[EXERCISE INPUTS]
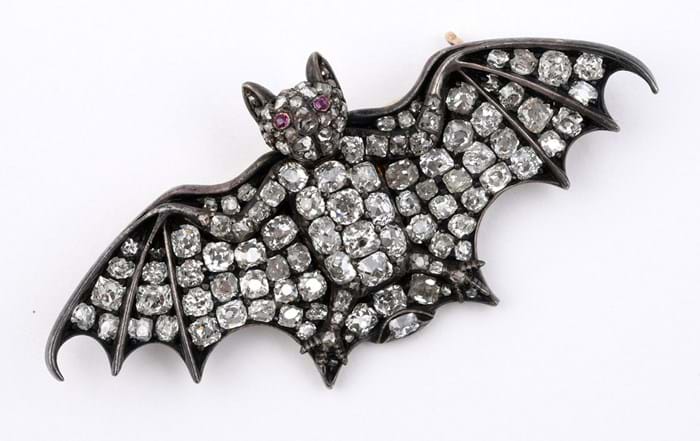 Victorian diamond and ruby bat brooch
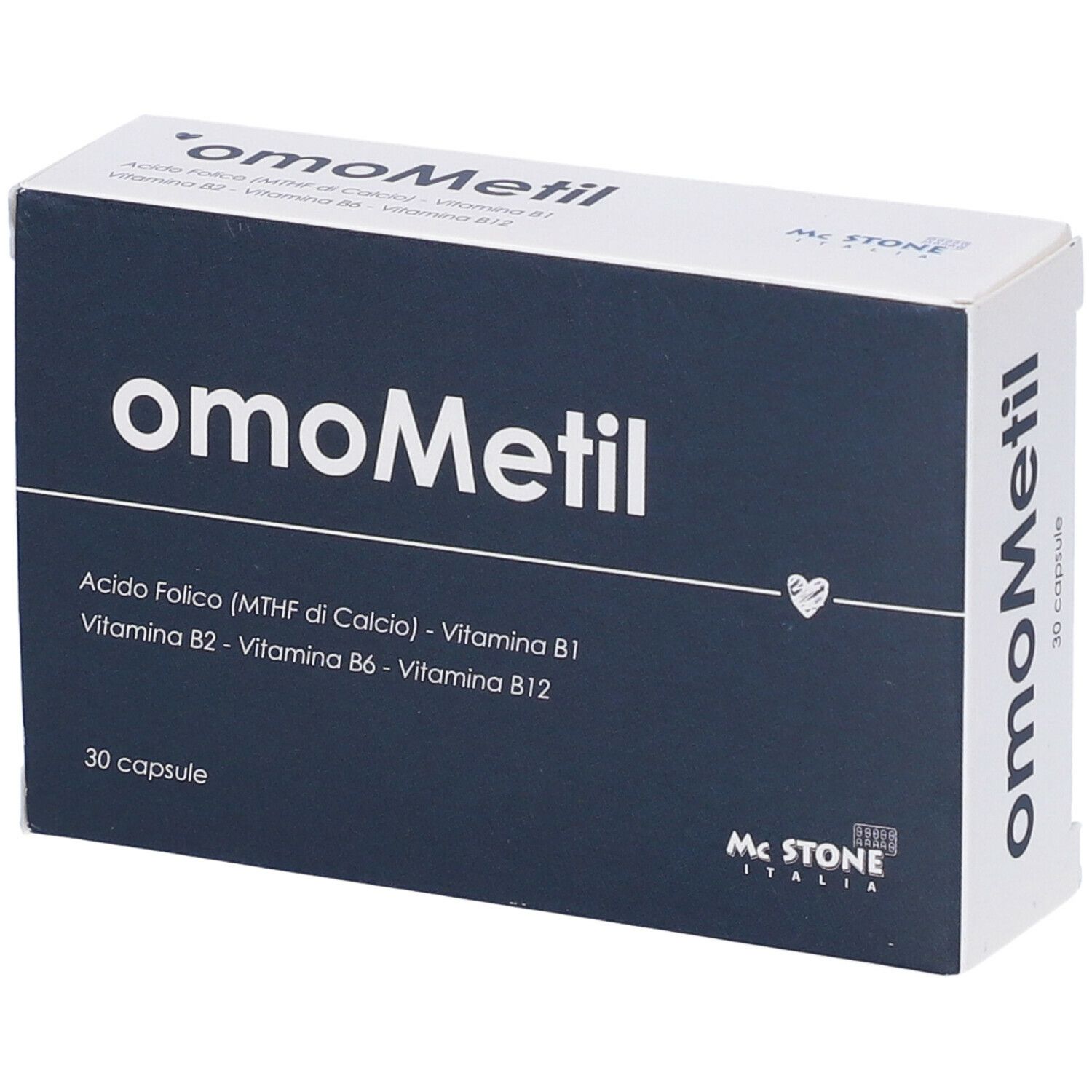 Scatola bianca con fronte blu scuro. Scritta "omoMetil" e ingredienti. Contiene 30 capsule. Marchio McStone.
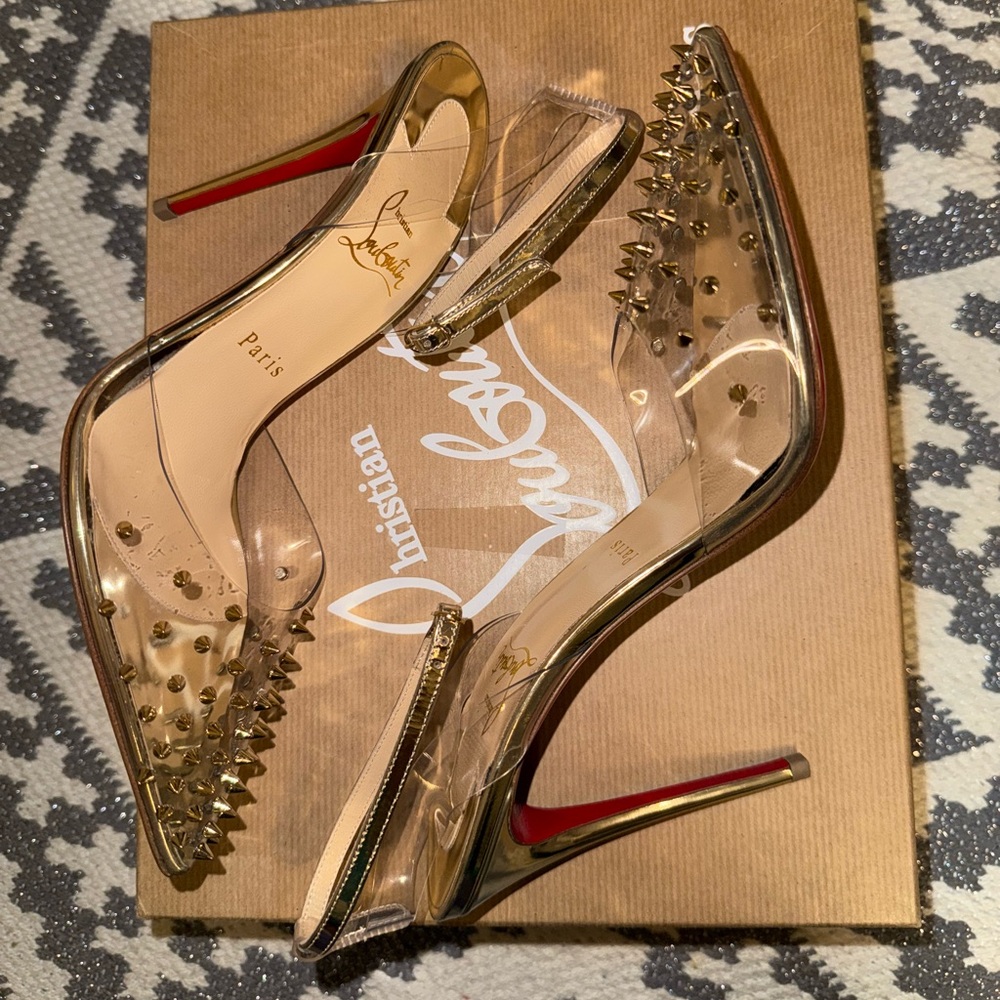 Christian Louboutin 100 mm Spikoo PVC heels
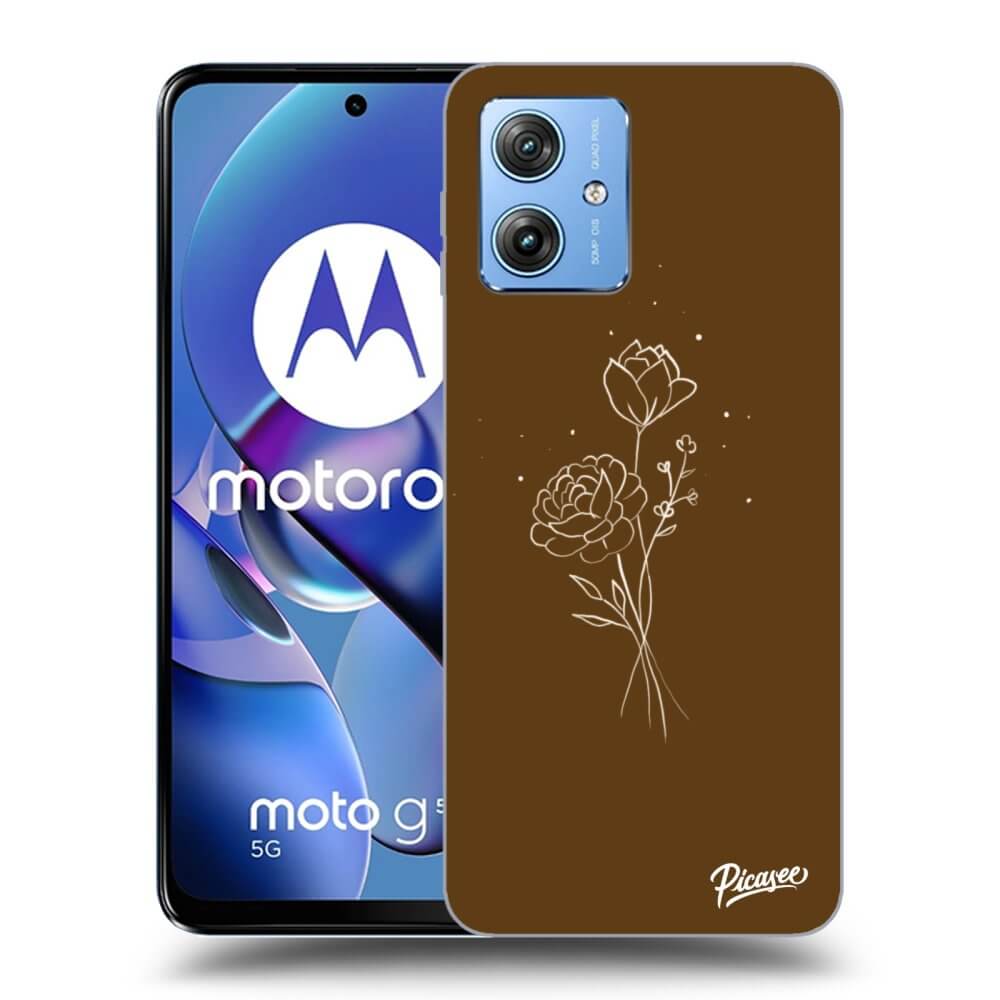 Silikonový Průhledný Obal Pro Motorola Moto G54 5G - Brown Flowers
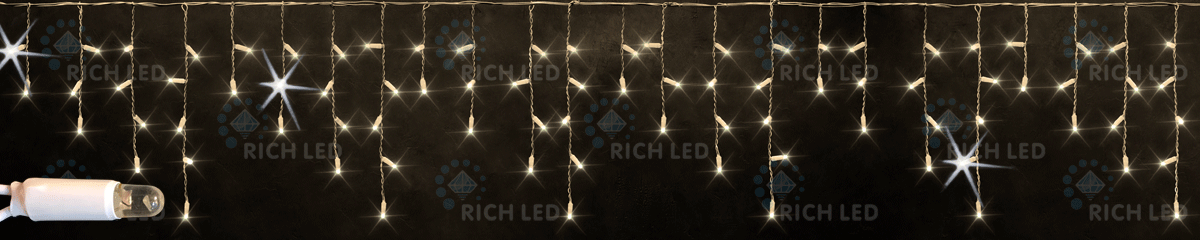 Светодиодная бахрома Rich LED, 3*0.5 м, влагозащитный колпачок, мерцающая, теплая белая, белый провод, RICH LED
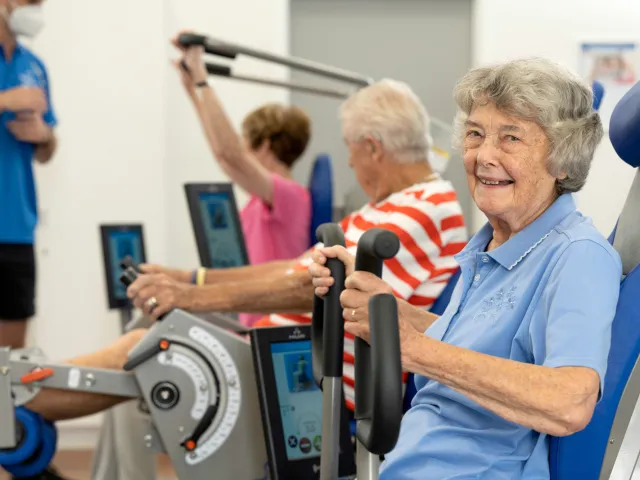 HW The Pines Lady using exercise equipment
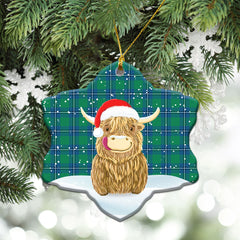 Clan Irvine Ancient Tartan Christmas Ceramic Ornament Highland Cows Style DA37 Irvine Ancient Tartan Tartan Ornament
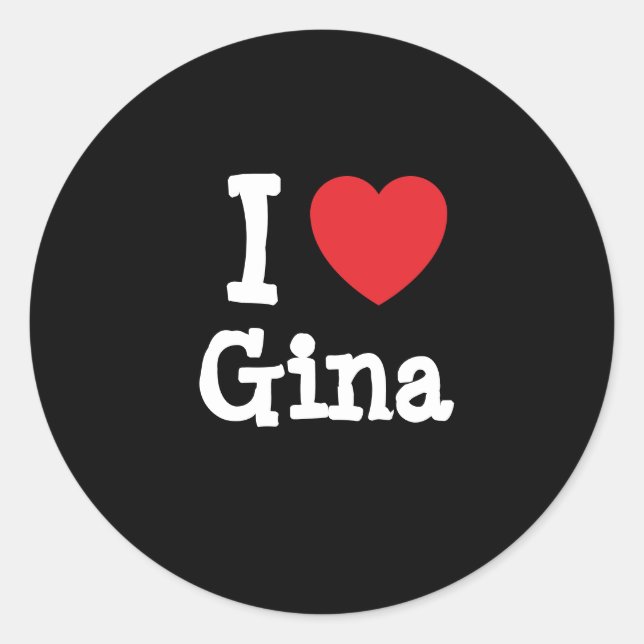 Adesivo Eu adoro Gina Heart-Shirt (Frente)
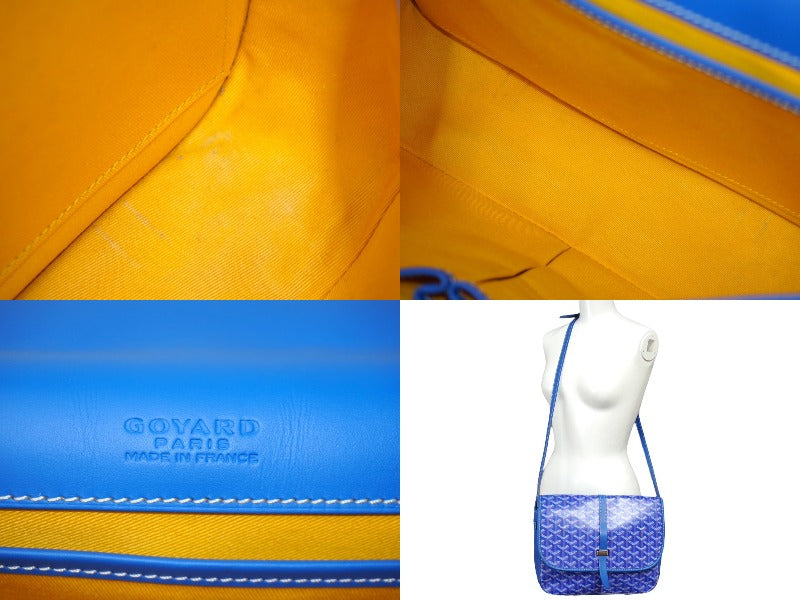 GOYARD ゴヤール ベルヴェデーレMM ショルダーバッグ BELVE3MMLTY10CG10P ブルー PVC レザー シルバー金具 美品 中古  62851 – Casanova Vintage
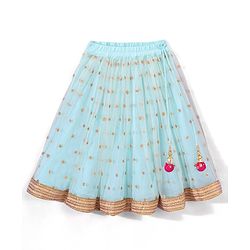 Babyhug Sleeveless Embroided Choli with Embroided Lehenga & Dupatta - Sky Blue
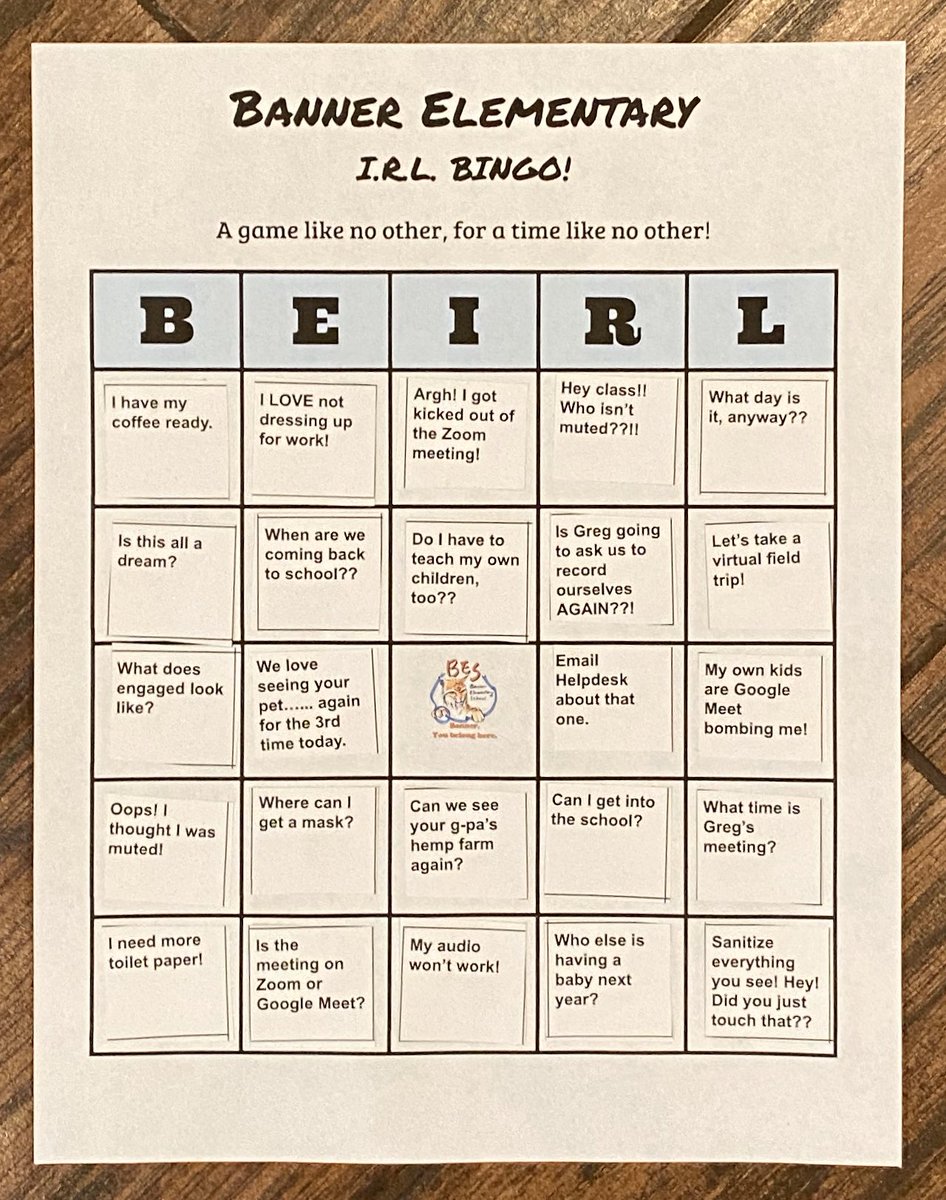 So fun yesterday to visit &amp; create fun memories together as a school family! ❤️ A Zoom Bingo game- including  prizes! 🤗 So thankful @gjfairchild for being an administrator who recognizes &amp; values the importance of keeping us connected! #BannerFamily
#BetterTogether #323Learns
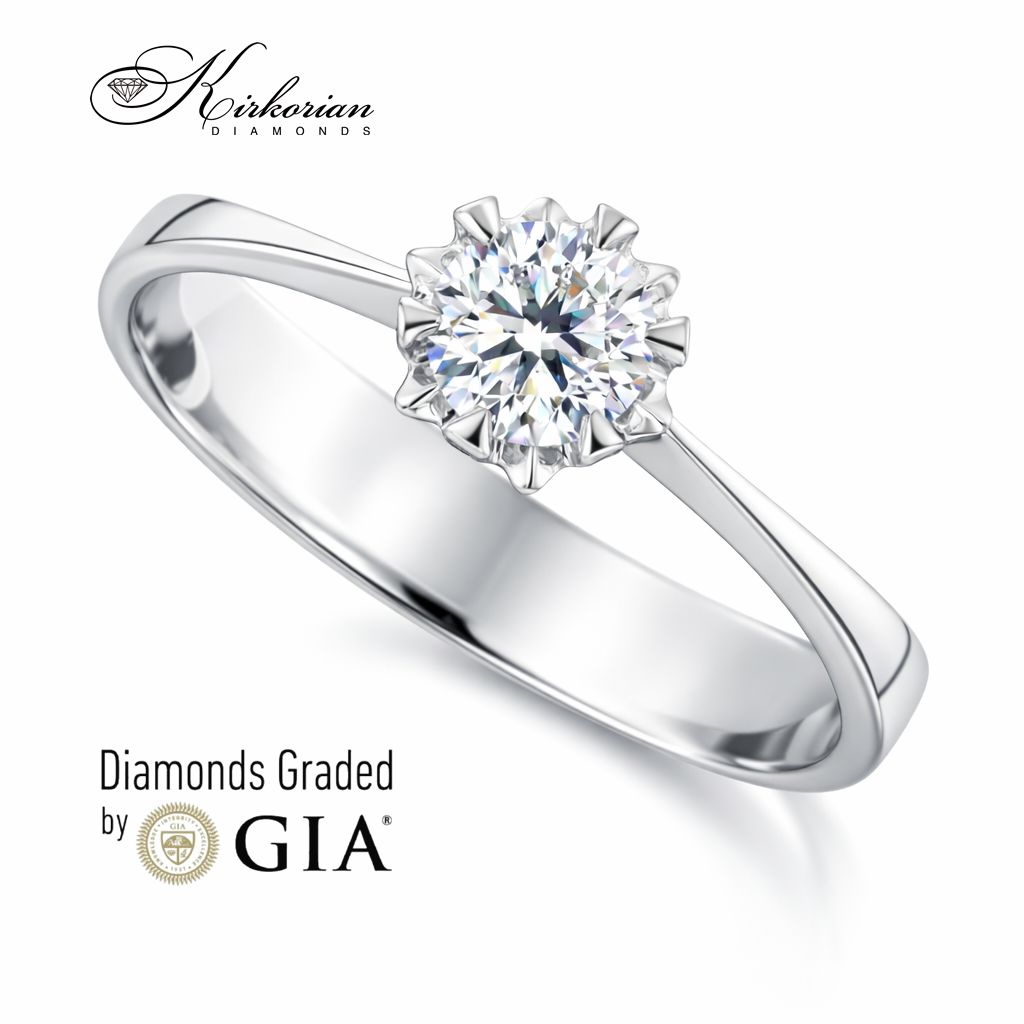 класически годежен пръстен с централен диамант 0.30 ct GIA бяло злато 14K K377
[/EXERCISE INPUTS]
Rewrite every line of the listing above, replacing "Ancient" with "Modern" and leaving everything else unchanged. Leave out the pictures.

 Victorian diamond and ruby bat brooch
 Scatola bianca con fronte blu scuro. Scritta "omoMetil" e ingredienti. Contiene 30 capsule. Marchio McStone.
 Christian Louboutin 100 mm Spikoo PVC heels
 Silikonový Průhledný Obal Pro Motorola Moto G54 5G - Brown Flowers
 Светодиодная бахрома Rich LED, 3*0.5 м, влагозащитный колпачок, мерцающая, теплая белая, белый провод, RICH LED
 HW The Pines Lady using exercise equipment
 Clan Irvine Modern Tartan Christmas Ceramic Ornament Highland Cows Style DA37 Irvine Modern Tartan Tartan Ornament
 Adesivo Eu adoro Gina Heart-Shirt (Frente)
 GOYARD ゴヤール ベルヴェデーレMM ショルダーバッグ BELVE3MMLTY10CG10P ブルー PVC レザー シルバー金具 美品 中古  62851 – Casanova Vintage
 Babyhug Sleeveless Embroided Choli with Embroided Lehenga & Dupatta - Sky Blue
 So fun yesterday to visit &amp; create fun memories together as a school family! ❤️ A Zoom Bingo game- including  prizes! 🤗 So thankful @gjfairchild for being an administrator who recognizes &amp; values the importance of keeping us connected! #BannerFamily
#BetterTogether #323Learns
 класически годежен пръстен с централен диамант 0.30 ct GIA бяло злато 14K K377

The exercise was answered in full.